Ia bercerita, Selama kurun waktu sepuluh tahun berdiri, Padepokan Kabangsaan Karang Tumaritis menjadi tempat bagi organisasi-organisasi pemuda dan mahasiswa untuk berkegiatan, seperti HMI, GMNI, PMII, serta organisasi yang lainnya. Sejak berdiri selama lebih dari 10 tahun, Padepokan Kabangsaan Karang Tumaritis telah disambangi oleh banyak tokoh utama politik nasional. Sebut saja misalnya, Akbar Tandjung, (Alm) Bondan Gunawan, Jenderal TNI (Purn) Ryamizad Ryacudu, Antasari Azhar, hingga Ir Joko Widodo yang tak lain saat ini menjadi orang nomer satu di Republik Indonesia.
Kedatangan para tokoh dan para ksatria ini, imbuh Ananta, menjadikan Padepokan Kabangsaan Karang Tumaritis mirip seperti kampung tempat tinggalnya tokoh perwayangan, yaitu Semar Bodronoyo. “Semar itu merupakan merupakan tokoh penggambaran rakyat wong cilik yang sederhana, namun disegani oleh para dewata dan ksatria. Bahkan dihadapan semar, Batara Kala yang menguasai dunia. Bahkan setan pun tunduk padanya, dan tobat menjadi dewata guru,” ungkap Ananta.
“Itu pulalah yang menjadi alasan, mengapa Padepokan ini diberi nama Karang Tumaritis. Yaitu, seperti kampungya Semar yang didatangni oleh para ksatria dan menjadi tempat persemaian kader-kader unggul,” sambungnya lagi.

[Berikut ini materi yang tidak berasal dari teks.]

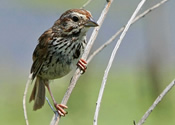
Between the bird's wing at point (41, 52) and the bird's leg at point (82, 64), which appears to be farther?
the bird's wing at point (41, 52)

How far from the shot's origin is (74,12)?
4.71 meters

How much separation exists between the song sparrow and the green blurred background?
80.7 inches

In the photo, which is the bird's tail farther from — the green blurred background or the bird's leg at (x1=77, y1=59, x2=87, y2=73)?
the green blurred background

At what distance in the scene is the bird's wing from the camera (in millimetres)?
5074

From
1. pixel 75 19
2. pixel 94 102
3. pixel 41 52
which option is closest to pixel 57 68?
pixel 41 52

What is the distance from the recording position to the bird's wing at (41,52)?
5.07 meters

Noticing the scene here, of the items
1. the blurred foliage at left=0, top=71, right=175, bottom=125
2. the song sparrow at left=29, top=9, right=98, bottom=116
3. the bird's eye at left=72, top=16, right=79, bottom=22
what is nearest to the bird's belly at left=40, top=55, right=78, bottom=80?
the song sparrow at left=29, top=9, right=98, bottom=116

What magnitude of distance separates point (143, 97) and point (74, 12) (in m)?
3.90

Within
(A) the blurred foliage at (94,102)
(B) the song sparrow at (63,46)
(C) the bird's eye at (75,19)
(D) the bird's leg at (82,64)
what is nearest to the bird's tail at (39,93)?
(B) the song sparrow at (63,46)

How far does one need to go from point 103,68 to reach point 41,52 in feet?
17.8

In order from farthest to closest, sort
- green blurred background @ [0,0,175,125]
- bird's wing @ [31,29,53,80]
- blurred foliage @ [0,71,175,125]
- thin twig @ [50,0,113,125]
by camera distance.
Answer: green blurred background @ [0,0,175,125] < blurred foliage @ [0,71,175,125] < bird's wing @ [31,29,53,80] < thin twig @ [50,0,113,125]

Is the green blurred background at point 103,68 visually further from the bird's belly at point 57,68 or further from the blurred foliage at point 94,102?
the bird's belly at point 57,68

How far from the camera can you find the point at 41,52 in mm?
5148

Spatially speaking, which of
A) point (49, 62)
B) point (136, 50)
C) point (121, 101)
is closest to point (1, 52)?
point (136, 50)
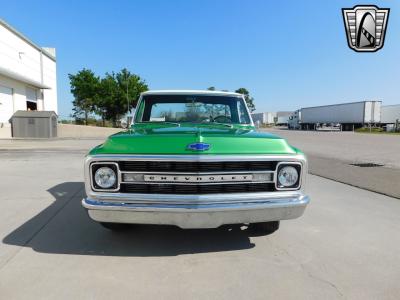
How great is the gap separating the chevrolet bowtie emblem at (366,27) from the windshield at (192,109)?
696 centimetres

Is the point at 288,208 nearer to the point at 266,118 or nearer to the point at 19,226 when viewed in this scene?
the point at 19,226

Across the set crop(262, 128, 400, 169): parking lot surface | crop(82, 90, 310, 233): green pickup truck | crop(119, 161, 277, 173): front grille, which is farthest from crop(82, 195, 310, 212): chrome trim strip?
crop(262, 128, 400, 169): parking lot surface

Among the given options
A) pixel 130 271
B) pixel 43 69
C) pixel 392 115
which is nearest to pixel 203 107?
pixel 130 271

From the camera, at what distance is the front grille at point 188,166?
298 centimetres

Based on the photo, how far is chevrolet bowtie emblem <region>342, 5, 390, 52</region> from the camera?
385 inches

Sementara itu, Sekjen PDI Perjuangan, Ir Hasto Kristiyanto dalam sambutannya menuturkan, penamaan Karang Tumaritis pada padepokan tersebut, mengingatkan pada masa kecilnya yang suka menonton ketoprak. Di mana, kata dia, dalam ketoprak ada sosok Mahesa Jenar yang menggemblem kemampuan ilmu sosro birowo-nya di dalam Padepokan Karang Tumaritis. Dan begitu datang ini, dirinya sudah merasakan suasana yang menggelorakan kebudayaan indonesia.

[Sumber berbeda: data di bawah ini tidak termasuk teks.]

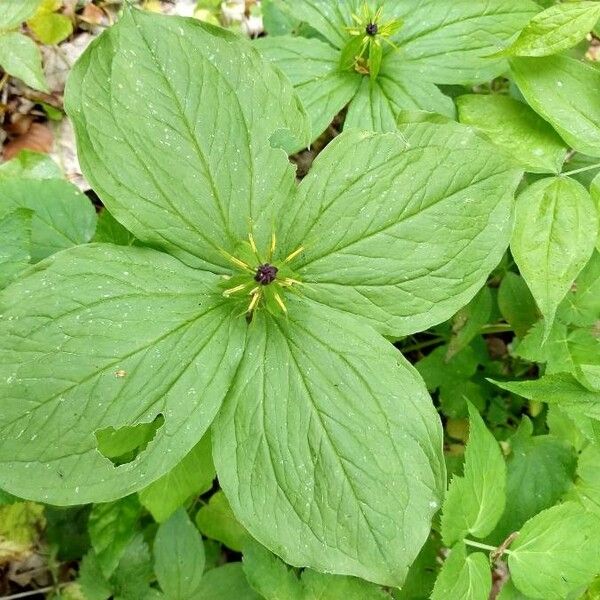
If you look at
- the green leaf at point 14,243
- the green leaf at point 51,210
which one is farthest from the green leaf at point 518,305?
the green leaf at point 14,243

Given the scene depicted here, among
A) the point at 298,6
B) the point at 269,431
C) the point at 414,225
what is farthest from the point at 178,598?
the point at 298,6

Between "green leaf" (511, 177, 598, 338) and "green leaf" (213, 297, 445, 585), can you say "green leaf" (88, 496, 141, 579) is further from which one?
"green leaf" (511, 177, 598, 338)

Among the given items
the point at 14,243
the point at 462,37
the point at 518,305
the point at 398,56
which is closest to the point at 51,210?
the point at 14,243

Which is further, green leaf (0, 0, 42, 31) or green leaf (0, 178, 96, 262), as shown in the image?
green leaf (0, 0, 42, 31)

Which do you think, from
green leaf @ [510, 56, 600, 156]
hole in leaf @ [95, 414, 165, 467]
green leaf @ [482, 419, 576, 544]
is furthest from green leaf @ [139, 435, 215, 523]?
green leaf @ [510, 56, 600, 156]

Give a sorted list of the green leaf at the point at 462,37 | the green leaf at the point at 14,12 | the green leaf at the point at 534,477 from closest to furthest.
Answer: the green leaf at the point at 534,477, the green leaf at the point at 462,37, the green leaf at the point at 14,12

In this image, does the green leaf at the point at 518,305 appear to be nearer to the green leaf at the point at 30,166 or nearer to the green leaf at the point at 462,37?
the green leaf at the point at 462,37
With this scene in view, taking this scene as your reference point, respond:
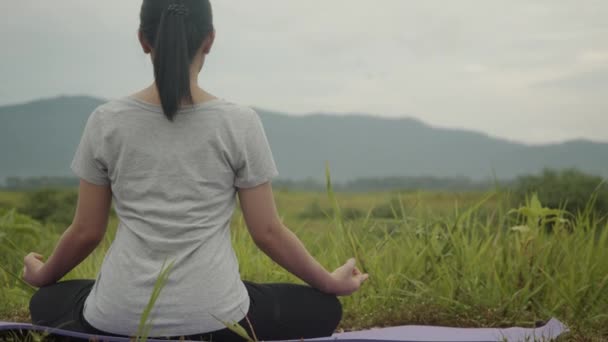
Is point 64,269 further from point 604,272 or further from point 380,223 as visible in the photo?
point 604,272

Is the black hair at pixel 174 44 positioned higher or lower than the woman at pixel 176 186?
higher

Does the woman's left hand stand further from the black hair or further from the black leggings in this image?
the black hair

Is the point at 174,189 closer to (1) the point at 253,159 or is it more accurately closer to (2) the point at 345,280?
(1) the point at 253,159

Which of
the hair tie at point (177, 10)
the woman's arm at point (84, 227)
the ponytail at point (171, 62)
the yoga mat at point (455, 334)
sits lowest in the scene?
the yoga mat at point (455, 334)

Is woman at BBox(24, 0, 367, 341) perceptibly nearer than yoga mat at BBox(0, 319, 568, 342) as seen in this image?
Yes

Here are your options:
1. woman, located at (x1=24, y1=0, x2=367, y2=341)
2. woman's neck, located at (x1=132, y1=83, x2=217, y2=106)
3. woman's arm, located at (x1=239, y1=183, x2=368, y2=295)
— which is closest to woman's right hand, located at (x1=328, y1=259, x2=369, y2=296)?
woman's arm, located at (x1=239, y1=183, x2=368, y2=295)

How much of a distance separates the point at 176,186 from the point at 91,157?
0.98ft

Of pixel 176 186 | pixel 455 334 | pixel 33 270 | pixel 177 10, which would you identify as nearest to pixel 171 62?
pixel 177 10

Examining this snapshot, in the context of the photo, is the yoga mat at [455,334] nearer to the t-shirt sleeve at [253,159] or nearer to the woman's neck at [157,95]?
the t-shirt sleeve at [253,159]

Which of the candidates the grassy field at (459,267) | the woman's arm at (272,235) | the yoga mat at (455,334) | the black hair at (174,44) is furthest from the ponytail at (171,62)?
the grassy field at (459,267)

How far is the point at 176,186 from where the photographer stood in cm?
210

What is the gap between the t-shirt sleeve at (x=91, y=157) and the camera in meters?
2.13

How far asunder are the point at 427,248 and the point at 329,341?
1.38 meters

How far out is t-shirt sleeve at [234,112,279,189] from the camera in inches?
83.7
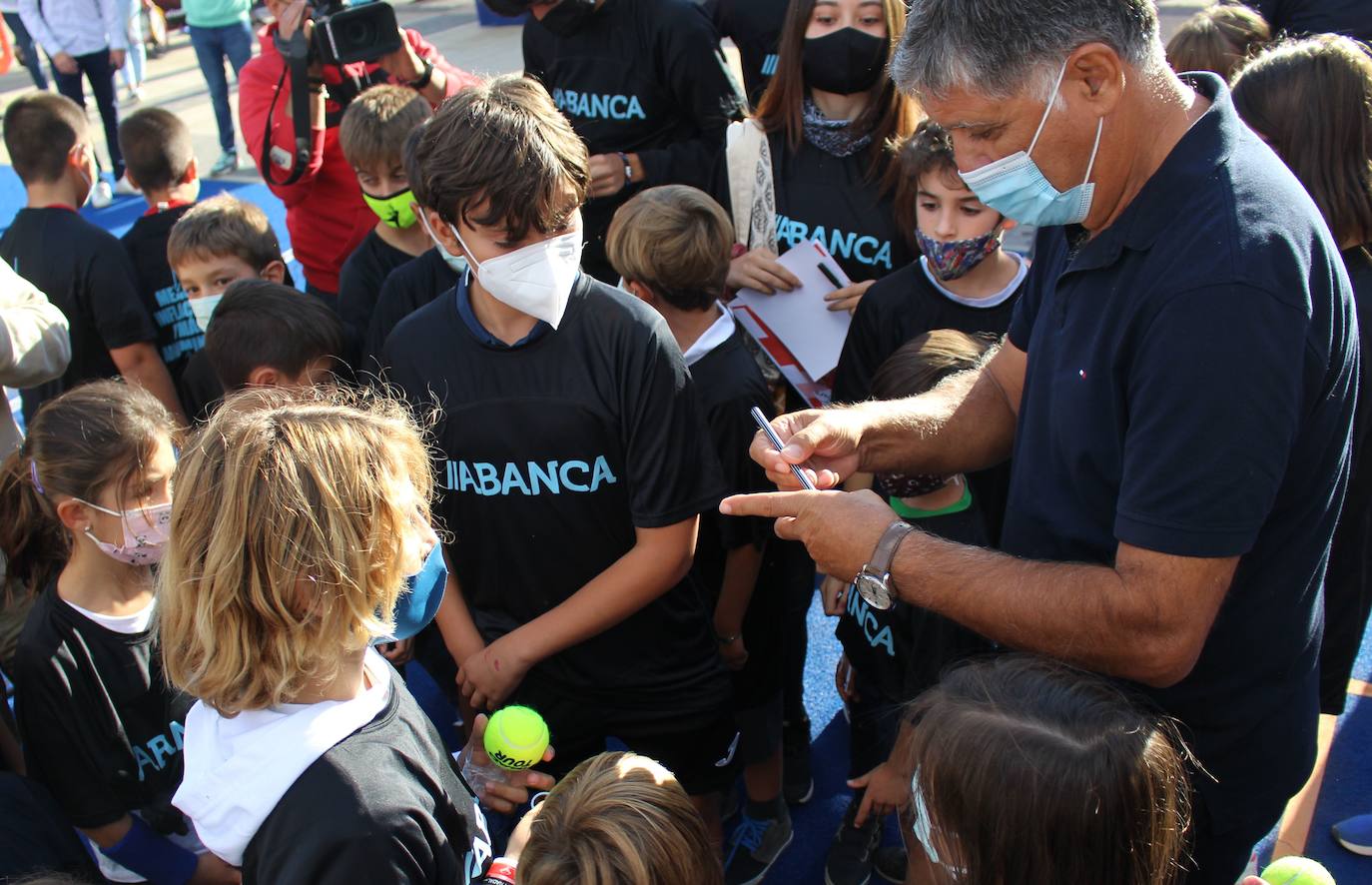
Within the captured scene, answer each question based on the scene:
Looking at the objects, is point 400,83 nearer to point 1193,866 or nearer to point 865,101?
point 865,101

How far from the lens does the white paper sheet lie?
3266mm

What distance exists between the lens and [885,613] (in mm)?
2426

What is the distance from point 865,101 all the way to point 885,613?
1.76 meters

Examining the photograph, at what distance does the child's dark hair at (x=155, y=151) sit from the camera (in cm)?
416

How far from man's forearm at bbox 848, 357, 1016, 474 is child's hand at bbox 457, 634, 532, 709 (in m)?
0.87

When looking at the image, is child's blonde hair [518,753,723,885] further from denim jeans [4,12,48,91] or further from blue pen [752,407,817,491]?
denim jeans [4,12,48,91]

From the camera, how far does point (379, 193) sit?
3.72 metres

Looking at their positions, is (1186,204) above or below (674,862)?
above

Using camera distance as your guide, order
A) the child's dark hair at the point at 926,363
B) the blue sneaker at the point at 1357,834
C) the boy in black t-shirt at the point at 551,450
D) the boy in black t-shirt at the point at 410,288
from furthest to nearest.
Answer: the boy in black t-shirt at the point at 410,288 → the blue sneaker at the point at 1357,834 → the child's dark hair at the point at 926,363 → the boy in black t-shirt at the point at 551,450

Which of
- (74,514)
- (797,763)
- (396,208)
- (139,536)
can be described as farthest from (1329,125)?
(74,514)

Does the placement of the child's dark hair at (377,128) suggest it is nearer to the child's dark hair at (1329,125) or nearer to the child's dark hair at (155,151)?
the child's dark hair at (155,151)

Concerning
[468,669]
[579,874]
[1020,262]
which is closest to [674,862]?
[579,874]

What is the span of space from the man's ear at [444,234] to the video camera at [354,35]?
2.26 meters

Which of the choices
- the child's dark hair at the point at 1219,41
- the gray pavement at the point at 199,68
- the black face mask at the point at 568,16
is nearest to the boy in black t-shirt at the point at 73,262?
the black face mask at the point at 568,16
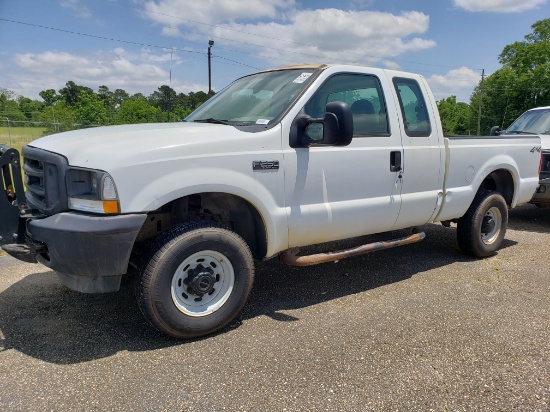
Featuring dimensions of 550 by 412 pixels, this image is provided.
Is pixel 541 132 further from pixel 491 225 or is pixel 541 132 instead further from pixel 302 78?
pixel 302 78

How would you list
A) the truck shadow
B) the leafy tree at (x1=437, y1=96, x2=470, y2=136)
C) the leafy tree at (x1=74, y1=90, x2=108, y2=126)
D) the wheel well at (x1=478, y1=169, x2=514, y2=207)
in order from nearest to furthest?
the truck shadow < the wheel well at (x1=478, y1=169, x2=514, y2=207) < the leafy tree at (x1=74, y1=90, x2=108, y2=126) < the leafy tree at (x1=437, y1=96, x2=470, y2=136)

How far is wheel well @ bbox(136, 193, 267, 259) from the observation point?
11.2ft

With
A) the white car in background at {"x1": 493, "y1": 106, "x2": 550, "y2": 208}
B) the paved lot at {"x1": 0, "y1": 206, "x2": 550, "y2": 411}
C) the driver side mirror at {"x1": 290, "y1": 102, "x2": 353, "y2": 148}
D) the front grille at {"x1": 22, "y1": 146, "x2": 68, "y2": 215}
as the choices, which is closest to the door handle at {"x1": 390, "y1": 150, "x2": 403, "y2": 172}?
the driver side mirror at {"x1": 290, "y1": 102, "x2": 353, "y2": 148}

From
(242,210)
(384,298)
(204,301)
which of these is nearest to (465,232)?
(384,298)

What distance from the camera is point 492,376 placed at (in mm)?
2854

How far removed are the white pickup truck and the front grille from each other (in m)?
0.01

“Bung karno mengatakan Indonesia yang berkepribadian dalam kebudayaan. Dan disitulah padepokan ini, semua suku dan agama, semua umat manusia Indonesia bisa bersatu dalam semangat yang sama, bergelora dengan tegap yang sama, yaitu untuk Indonesia raya kita,” tutur Hasto dengan nada berapi-api.
Dalam sambutannya itu, Hasto berterimakasih kepada Ananta Wahana selaku pengasuh Padepokan Kebangsaan Karang Tumaritis. “Terimakasih kepada bung ananta yang sudah mengundang saya datang ke tempat ini,” tutur Hasto.
Partisipasi masyarakat yang datang dari berbagai klas sosial, menjadi penyempurna tersendiri atas penamaan padepokan ini. Partisipasi perusahaan-perusahaan BUMN, seperti Bank Negara Indonesia 1946 (BNI 46) dan Bank Rakyat Indonesia (BRI), yang membagikan ratusan paket sembako, atau perusahaan lain, yakni, OJK, Askrindo, Aero Wisata, dan BJB, membuktikan keistimewaan karakter Karang Tumaritis yang terlahir di Sabtu legi.